Over 40 and struggling with weight gain, muscle tone loss, cravings and low energy? Have you just put it down to getting older? Well you are right, getting older has a lot to do with it, but the story doesn’t have to end there. Enter protein!

As we hit our 40s and 50s, staying strong, lean, full of energy and ready for adventure takes more than just eating well and exercising regularly. It takes eating right and exercising right, for our age. One of the most overlooked yet powerful tools for midlife health is eating the right amount of protein. If you are in your midlife or approaching midlife and noticing the battle with weight gain, muscle tone loss, cravings and low energy getting harder, chances are you aren’t eating enough protein. More to the fact you likely aren’t eating foods with the right calorie to protein ratio! While protein is important at every age, it becomes essential during middle age for maintaining lean muscle, supporting exercise, and keeping cravings under control. In midlife it’s less about just “getting old” and more about the fact that you haven’t adjusted your protein to calorie intake to counteract the changes in your hormones.

Disclaimer: This content provides general health and nutrition information only. It is not medical advice. Always consult a qualified health professional before making dietary or exercise changes, especially regarding protein intake or fitness in midlife.

Combine the right exercise and protein intake to be always ready for adventure

 

Why Protein Matters More in Middle Age

Preserving and Building Lean Muscle

After about age 40, most people naturally start losing muscle mass — a process called sarcopenia. Sarcopenia accelerates after 50 and is caused by a combination of factors, including hormonal changes, reduced physical activity, inflammation, and inadequate protein intake. As muscle tissue decreases, metabolism slows, balance and mobility decline, and the risk of falls, frailty, and injury increases. The right amount of protein, paired with the best exercises for fitness and strength over 40, is the best way to slow or even reverse this. Yes that’s right, it is reversable!

Protein provides the building blocks — amino acids — your muscles need to repair and grow after workouts. Without enough protein, you may struggle to maintain lean mass even if you’re exercising consistently.

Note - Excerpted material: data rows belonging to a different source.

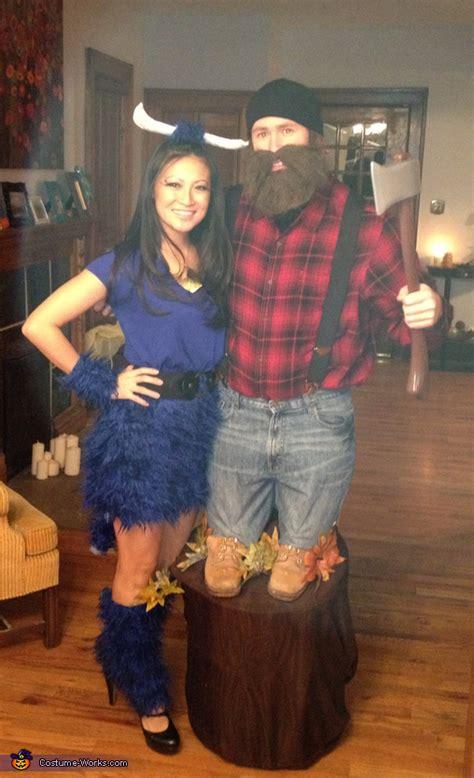 paul bunyan  babe  blue ox halloween costume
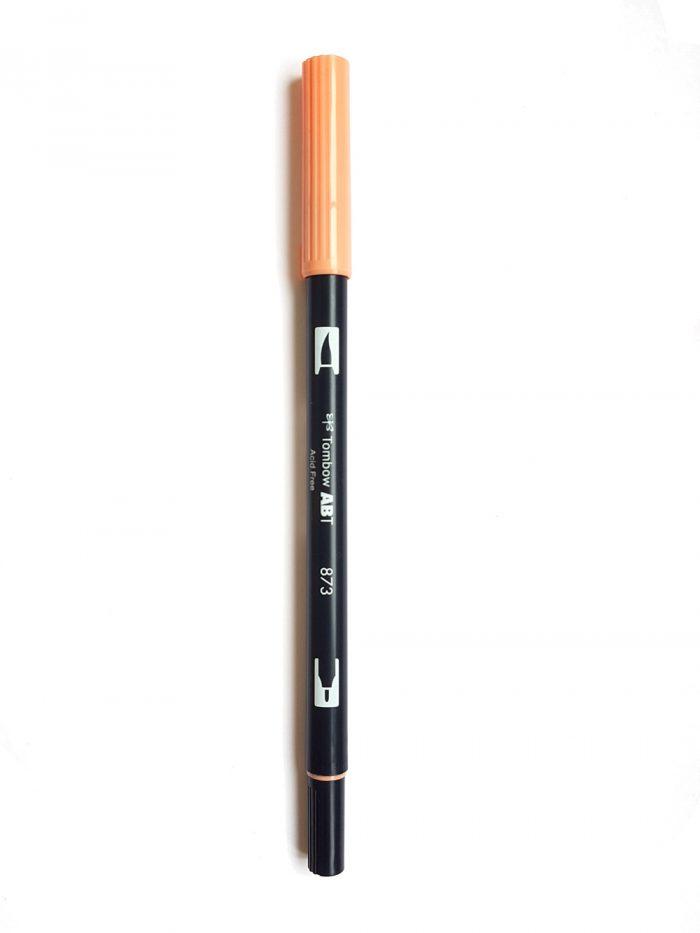 tombow-873
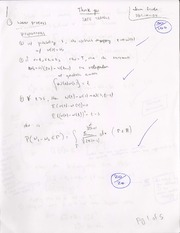 Frade_SDE_06_exam-1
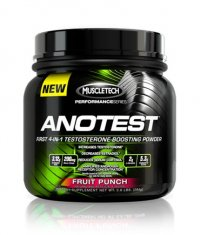 MUSCLETECH Anotest 284g.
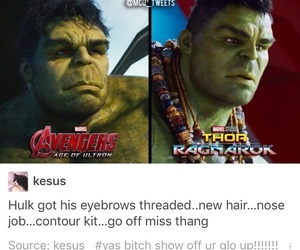 funny, Hulk, and Marvel image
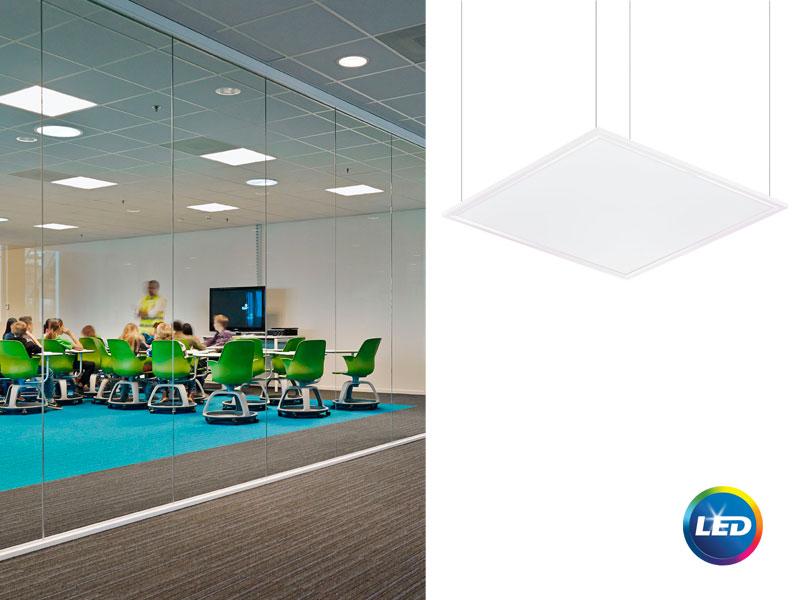 PHILIPS CoreLine LED панел - съвременни икономични осветители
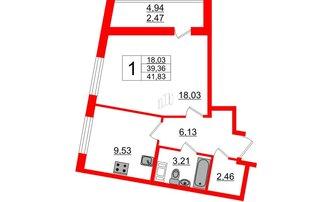 1 комн. кв. 41.83 м²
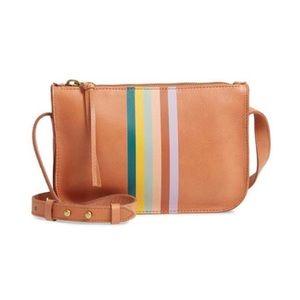 🆕 Madewell Desert Camel Stripe Crossbody Bag NWT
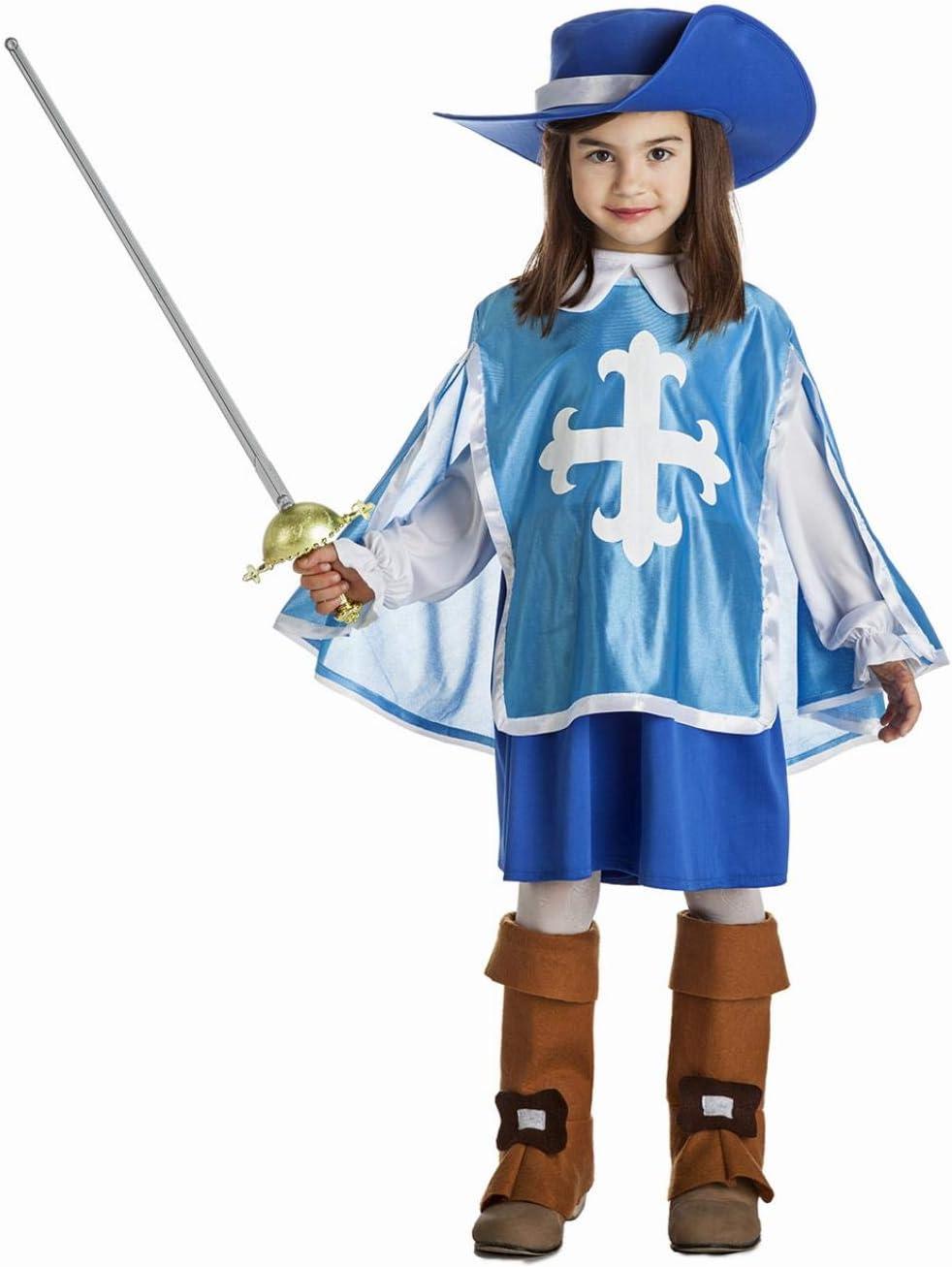 Disfraz de Mosquetera azul para niña: Amazon.es: Juguetes y juegos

Reducing Cravings and Supporting Healthy Weight

Another often-overlooked benefit of protein is how it helps manage hunger and cravings. Protein-rich meals increase feelings of fullness and help regulate blood sugar, which means you’re less likely to reach for sugary snacks or overeat later in the day. What I wouldn’t give to have understood this 30 years ago. For so long I put my poor eating and snacking habits down to lack of willpower. The reality is that my whole life, I had been consuming foods that were higher in calories and low in protein (or low in calories and low in protein when I was “being good”) that were not giving me enough energy for my active lifestyle. This is what was keeping me on the “eat healthy”, exercise hard, then binge eat roundabout.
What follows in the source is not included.